I would note that the book is also a useful and thought-provoking resource if you’re just a random diabetic who happens to know enough about medicine and related topics to make sense of a book like this one – i.e. if you’re someone like me. A few related observations from the book’s preface:
“Historically, most attention has been focused on four major complications known to afflict many individuals with T1DM and T2DM: retinopathy, neuropathy, nephropathy, and cardiovascular disease. However, epidemiological data now show that other tissues and organs may be significantly impacted by the diabetic state—and the skeletal system is now emerging as a primary target of diabetes-mediated damage (i.e., diabetic bone disease).
Studies have demonstrated that osteopenia and osteoporosis may be frequent complications of T1D, both in children and adults, and that T1D is associated with decreased bone density and increased fracture risk.
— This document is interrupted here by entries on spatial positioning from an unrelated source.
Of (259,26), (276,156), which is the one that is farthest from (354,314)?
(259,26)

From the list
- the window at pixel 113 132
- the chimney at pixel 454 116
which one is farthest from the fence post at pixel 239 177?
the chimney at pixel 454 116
In contrast to T1D, T2D has typically not been associated with osteopenia or osteoporosis and, in fact, has been more often associated with increased BMD [bone mineral density]. However, newer data show that bone quality and bone microarchitecture may be compromised in both conditions, suggesting that underlying mechanisms related to increased risk to fracture may be contributory to both forms of diabetes.
In this volume, we provide the reader with up-to-date information about what is currently known about diabetic bone disease and what are the challenges still facing the research and clinical care communities.”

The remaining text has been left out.